Выбрать главу

На известной стадии развития этой трагедии в нее вступает элемент комического. Философ делается специалистом, и чем далее тем более узким. У него оказывается своя специальная область опыта – область слов, выражающих попытки объединения опыта. Он перестает быть энциклопедистом, каким был раньше, и уже не стремится быть им. Он замыкается в специальность и становится ходячим противоречием: оторванный кусок, серьезно занимающийся сшиванием целого.

Идя по этому пути, философ все больше превращается в филистера. Его деятельность становится систематическим штопаньем дыр мироздания бумажкой тканью его ночного колпака. Таков преобладающий тип современных гностиков и метафизиков. Бесполезность их усилий только смешна, их судьба – фарс, а не трагедия.

Каждый из них искренно считает себя наследником философских гениев прошлого – героев борьбы за единство мира и человека – и не замечает, что в действительности он только плохой портной, не более.

Филистерская философия, разумеется, бесполезна и даже вредна для дела собирания человека. Оно осуществляется помимо нее, не схоластической болтовней, а самой жизнью. Сама жизнь становится «философией».

XIII

Самый живой, самый типичный и яркий пример собирания человека мы найдем именно там, где дробление человека дошло до последней крайности.

Предел дробления человека – это детальный работник мануфактуры. Уже ремесленник был «узким специалистом», дробью человека по содержанию и по объему опыта: но работник мануфактуры сделался мелкой частью ремесленника. Один всю жизнь обтачивал острие иголок, другой – всю жизнь пробивал ушко… Это были люди-машины.

Они и отупели почти до степени машин. И чем больше каждый из них тупел, утрачивая жизнь и индивидуальность, тем лучше он был в качестве машины, – и тем выгоднее для того, кто над ним господствовал и им пользовался. Выгода и привела к полному устранению этой индивидуальности и этой жизни: детального работника заменила машина, и это оказалось возможно и сравнительно легко – до такой степени он был раздроблен и упрощен.
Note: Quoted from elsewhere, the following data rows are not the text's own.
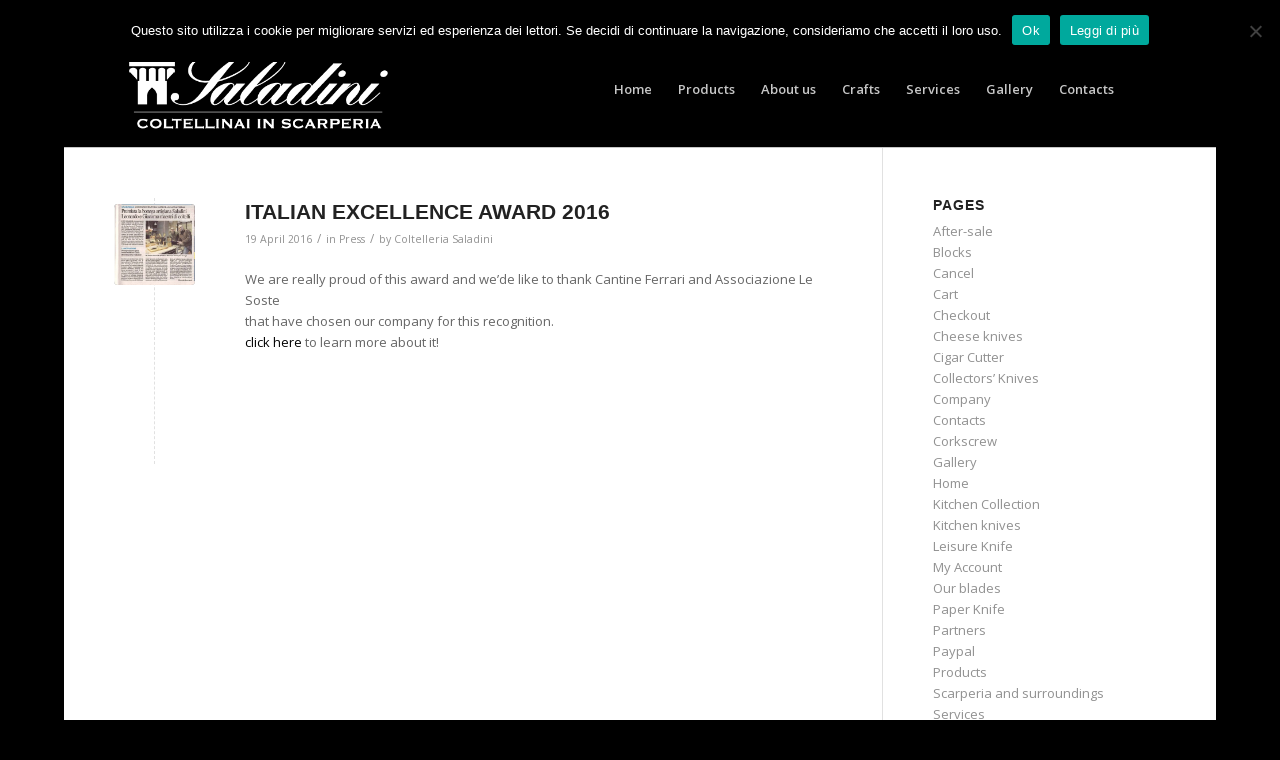

--- FILE ---
content_type: application/javascript
request_url: https://www.coltelleriasaladini.it/wp-content/uploads/global-js/1396214914-global-javascript.min.js?ver=1.0
body_size: -114
content:
jQuery(document).ready(function(){jQuery(".add_to_cart_button").html("Acquista");});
Но вместе с тем явился новый тип труда: работник машинного производства.

Работник мануфактуры был мыслим только как исполнитель чужих указаний: он был машиной, а машиной надо управлять. Работник при машине – тоже исполнитель, но не только это: он управляет машиной. Он направляет и контролирует деятельность механизма, – работа по своему психическому содержанию того же типа, как деятельность организатора, направлявшего и контролировавшего труд мануфактурных работников. «Организаторские» качества – интеллигентность, внимание – нужны машинному работнику даже в большей степени: детального работника понимать было легко, и слушался он почти всегда; но машину понимать зачастую гораздо труднее, и она нередко перестает слушаться…

Так в мире техники делается важный шаг на том пути, на котором преодолевается основное – авторитарное дробление человека: возникает психический тип, совмещающий организаторскую и исполнительскую точку зрения в одной непосредственно-цельной деятельности.

Этого мало. Требуя от работника интеллигентности и внимания, машина в то же время сама по себе вовсе не способна удовлетворить вызванным ею запросам. Работа при машине пуста, малосодержательна; она только время от времени полностью занимает интеллект и внимание. Приходится искать для них иной пищи, чтобы заполнить пустоту. Развиваются умственные интересы, стремление углубить и расширить опыт, интересы и стремления, направленные к собиранию человека.

Но как удовлетворить их? Об этом заботится капитал. Он собирает людей, и это ведет к собиранию человека.

Капитал объединяет людей большими массами за общей работой. Им надо только понимать друг друга, чтобы взаимно расширять и углублять свой опыт. И к этому взаимному пониманию нет прежних препятствий, потому что тут перед нами уже люди, а не специализированные машины мануфактур. При каких бы различных машинах ни находились машинные работники, в общем характере и содержании их труда всегда много сходного: и это сходство все более возрастает по мере того, как машина совершенствуется и приближается к своему идеалу – автоматическому механизму. Таким образом, общности опыта достаточно для взаимного понимания при общении. И общение развивается.

Так шаг за шагом преодолевается вторая форма дробления человека – специализация.